La primera certeza del United es que el impacto de Rangnick, a nivel de juego, ha sido más bien escaso. Sin embargo, a nivel de resultados el cambio a mejor es evidente. De las últimas catorce jornadas, ha sacado veintinueve puntos. Su arranque fue fiable e incluso consiguió sacar resultados meritorios como el empate frente al Chelsea en Stamford Bridge o la victoria frente al Arsenal, además de asegurarse el primer puesto en la fase de grupos de la Liga de Campeones.
En cambio, las dudas han ido apareciendo desde el arranque del año. Eliminado en casa ante el Middlesbrough (equipo de Championship, segunda categoría del fútbol inglés) en la FA Cup y empates ante equipos de la parte baja como Aston Villa, Southampton, Newcastle United y Burnley. Por no hablar de la derrota como local ante el Wolverhampton Wanderers, rival directo por la cuarta plaza.
El equipo sigue sin funcionar. La vertiginosa apuesta por Cristiano Ronaldo en los últimos días de mercado hacía saltar por los aires toda la estructura del proyecto. El United varió su estilo dentro y fuera del campo para apostar por el éxito inmediato (el periodo que le quede al portugués al más alto nivel). Para ello, se tuvo que modificar el planteamiento táctico para satisfacer (y explotar) la voracidad del luso. Con ello, jugadores como Sancho, Rashford o Greenwood (ahora apartado del equipo por problemas con la justicia), perdieron minutos de expansión, continuidad y confianza. Fernandes cedió libertad y área de influencia y Edinson Cavani se quedó con un papel residual. Y por ello Martial ha acabado saliendo en enero.

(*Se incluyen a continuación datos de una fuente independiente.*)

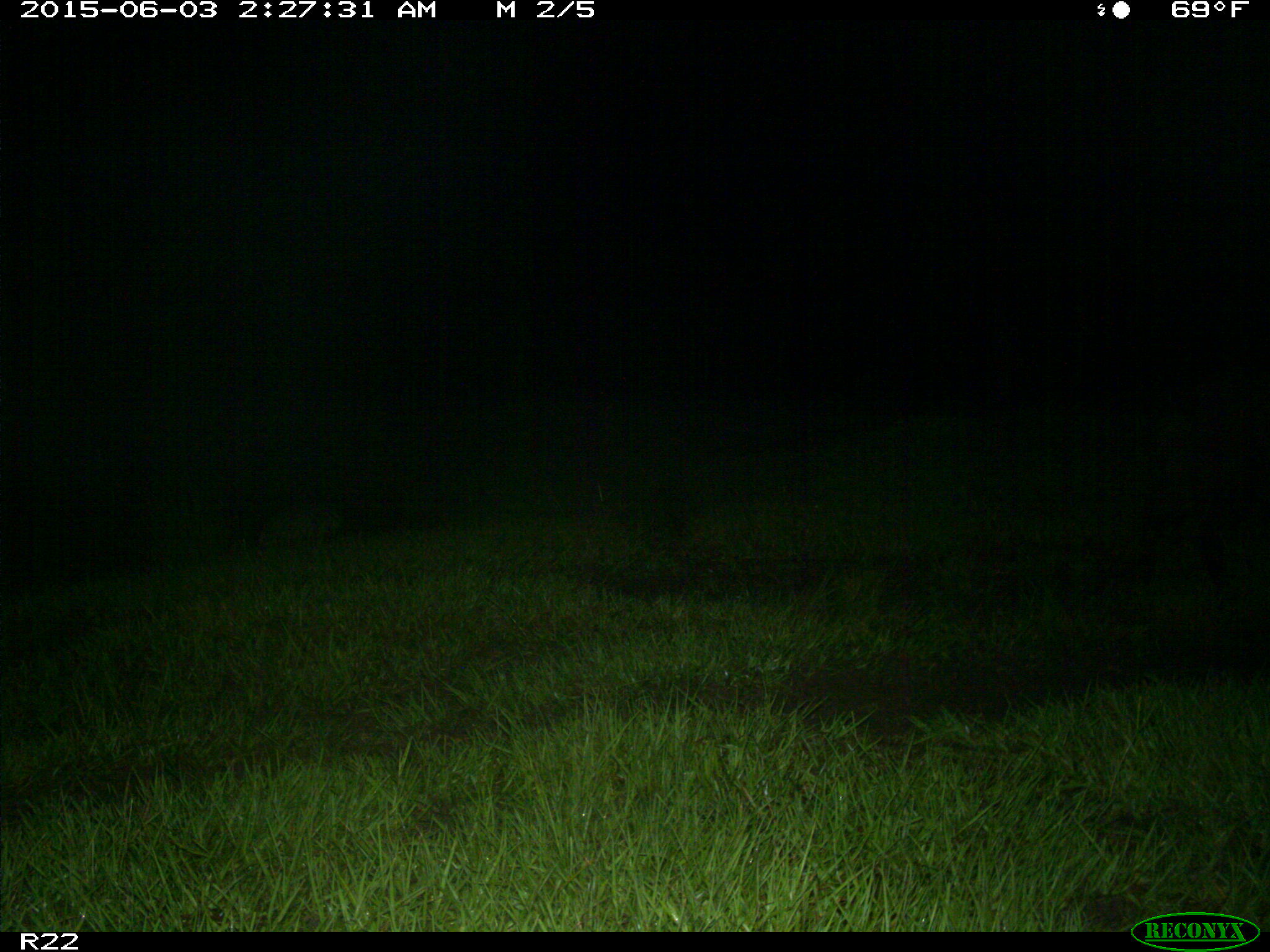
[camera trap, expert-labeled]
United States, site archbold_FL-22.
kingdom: Animalia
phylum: Chordata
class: Mammalia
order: Artiodactyla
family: Bovidae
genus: Bos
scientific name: Bos taurus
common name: domestic cow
Bos taurus (domestic cow).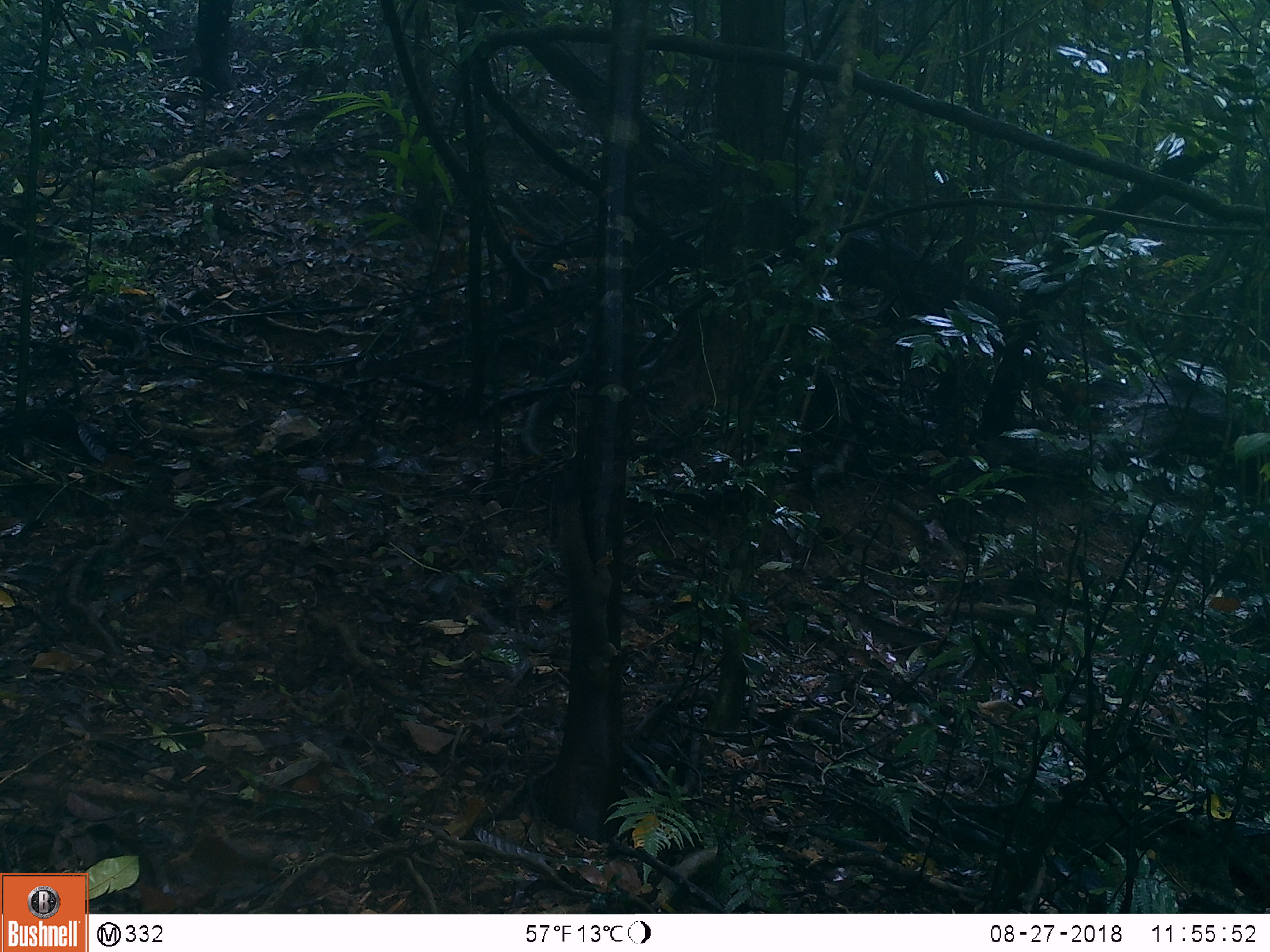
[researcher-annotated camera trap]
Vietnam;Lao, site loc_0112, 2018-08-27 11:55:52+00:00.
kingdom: Animalia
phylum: Chordata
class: Mammalia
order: Rodentia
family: Sciuridae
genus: Callosciurus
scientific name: Callosciurus erythraeus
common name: pallas's squirrel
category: pallass squirrel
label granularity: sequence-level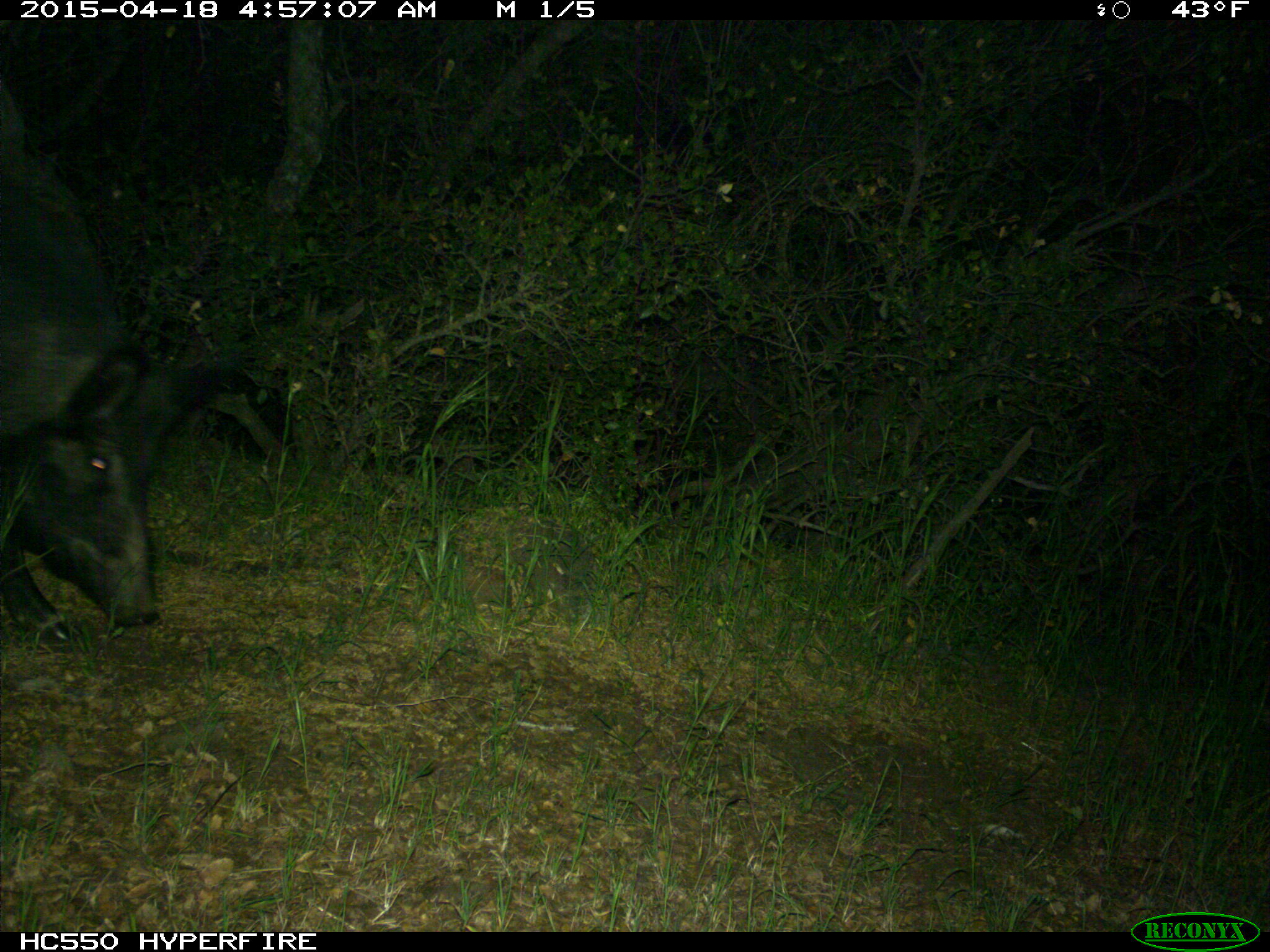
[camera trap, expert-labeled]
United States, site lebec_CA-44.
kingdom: Animalia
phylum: Chordata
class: Mammalia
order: Artiodactyla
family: Suidae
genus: Sus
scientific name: Sus scrofa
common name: wild boar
Sus scrofa (wild boar).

Al United sólo le queda la carta de la Copa de Europa. No tiene más. Y la pelea por el cuarto puesto en el fútbol inglés como obligación a cumplir. Y quitando el partido frente al Watford del próximo sábado el calendario que tiene es para echarse a temblar. El doble envite con el Atlético, el derbi frente al Manchester City, recibir al Tottenham y medirse al Liverpool en Anfield antes del parón de selecciones de finales de marzo. Se lo juega todo ahora. Ya.
El Atlético tiene opciones. El equipo mancuniano concede espacios y ocasiones. No sabe a qué juega. Ni tan siquiera lo que le va bien. Tiene talento a espuertas con Sancho, y Fernandes, gol con Cristiano y Cavani, solidez y despliegue con McTominay y Fred. Pero no es un equipo fuerte a nivel defensivo (recibió dos goles del Leeds el domingo en menos de dos minutos de reloj) y ha dejado la portería a cero en uno de los últimos nueve partidos. El talento del equipo de Simeone tiene motivos para confiar en poder hacer daño a un equipo histórico pero a la vez endeble.
No tiene por qué haber complejos. El United tiene buenos futbolistas. Varios. Pero, pasando revista a las dos plantillas, el equipo que rebosa talento en ataque es el Atleti. Joao Félix, Griezmann, Lemar, Koke, Correa, Llorente… Esa pléyade de atacantes tienen más fútbol que Lingard, Fred, Pogba, Fernandes, Sancho o McTominay (como conjunto). Incluso el invisible apartado de la experiencia cae del lado colchonero. La última vez que los Red Devils estuvieron en cuartos de final de la Champions League fue en el año 2019 (perdieron frente al Barcelona). Y la anterior fue en 2014. Desde entonces, el Atlético ha estado en finales y semifinales en varias ocasiones. Saben de qué va esto mejor que los ingleses.
Será difícil. Es un equipo histórico que no regalará nada y tiene una reputación y una historia en su escudo. Pero no es aquel titán inglés que ganaba títulos a espuertas y poseía ese aura de todopoderoso que resultaba, de por sí, un hándicap a combatir. Tiene a Cristiano y otros motivos para preocuparse. Respeto todo pero miedo ninguno. Porque como bien se sabe, el Atlético nunca deja de creer. Y si la vuelta es en el Teatro de los Sueños, el Wanda Metropolitano puede llegar a convertirse en su peor pesadilla.